Sección de texto:

4 de enero, 2011. Los personajes menos conocidos del Evangelio son los animales, a pesar de que en algunos episodios son muy importantes. Por ejemplo, cuando el Espíritu Santo desciende en forma de paloma sobre Jesús, o cuando entra en Jerusalén subido en un burro.
El autor francés Tugdual Derville ha publicado el libro “Los animales del Evangelio”. Ahí propone descubrir el Evangelio a través de los animales, y los animales a través del Evangelio.
El libro recuerda que Jesús sabe cocinar pescado, que admiraba cómo los pastores cuidaban el rebaño, y que no le gustaban las serpientes.
El único animal que sobra en el Evangelio es el camello. La frase “Es más fácil que un camello pase por el ojo de una aguja que que un rico entre en el Reino de los Cielos” es una traducción errónea. La frase original se refería a una cuerda.

Extractos de registros:
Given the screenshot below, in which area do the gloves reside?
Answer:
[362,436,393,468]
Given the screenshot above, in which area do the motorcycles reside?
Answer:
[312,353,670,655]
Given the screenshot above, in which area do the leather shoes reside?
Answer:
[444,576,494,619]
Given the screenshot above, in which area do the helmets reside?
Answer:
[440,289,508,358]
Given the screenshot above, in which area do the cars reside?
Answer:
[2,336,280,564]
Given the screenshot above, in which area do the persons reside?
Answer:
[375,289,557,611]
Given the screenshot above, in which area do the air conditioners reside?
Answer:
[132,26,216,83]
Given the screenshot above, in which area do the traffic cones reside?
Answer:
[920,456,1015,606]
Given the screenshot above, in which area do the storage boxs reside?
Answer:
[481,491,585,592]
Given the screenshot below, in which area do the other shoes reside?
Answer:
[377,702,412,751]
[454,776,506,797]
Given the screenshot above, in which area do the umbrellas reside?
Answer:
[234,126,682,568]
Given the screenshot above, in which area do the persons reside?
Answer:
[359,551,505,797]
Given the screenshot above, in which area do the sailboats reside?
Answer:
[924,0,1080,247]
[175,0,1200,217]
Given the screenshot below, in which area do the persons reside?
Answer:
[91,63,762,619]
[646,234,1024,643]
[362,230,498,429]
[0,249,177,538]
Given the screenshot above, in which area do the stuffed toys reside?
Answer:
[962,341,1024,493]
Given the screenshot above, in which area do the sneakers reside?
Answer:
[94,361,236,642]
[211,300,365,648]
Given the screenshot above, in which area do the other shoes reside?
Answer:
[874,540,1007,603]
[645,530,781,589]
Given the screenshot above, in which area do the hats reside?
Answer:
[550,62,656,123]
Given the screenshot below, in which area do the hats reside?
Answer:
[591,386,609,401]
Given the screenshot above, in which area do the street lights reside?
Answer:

Tarea a realizar:
¿Puedes reproducir sin cambios el fragmento del texto sobre los animales del Evangelio que comienza en las palabras «4 de enero, 2011.» y termina después de «través del Evangelio.»? Los registros son un material aparte, independiente del texto.

Solución del ejercicio:
4 de enero, 2011. Los personajes menos conocidos del Evangelio son los animales, a pesar de que en algunos episodios son muy importantes. Por ejemplo, cuando el Espíritu Santo desciende en forma de paloma sobre Jesús, o cuando entra en Jerusalén subido en un burro.
El autor francés Tugdual Derville ha publicado el libro “Los animales del Evangelio”. Ahí propone descubrir el Evangelio a través de los animales, y los animales a través del Evangelio.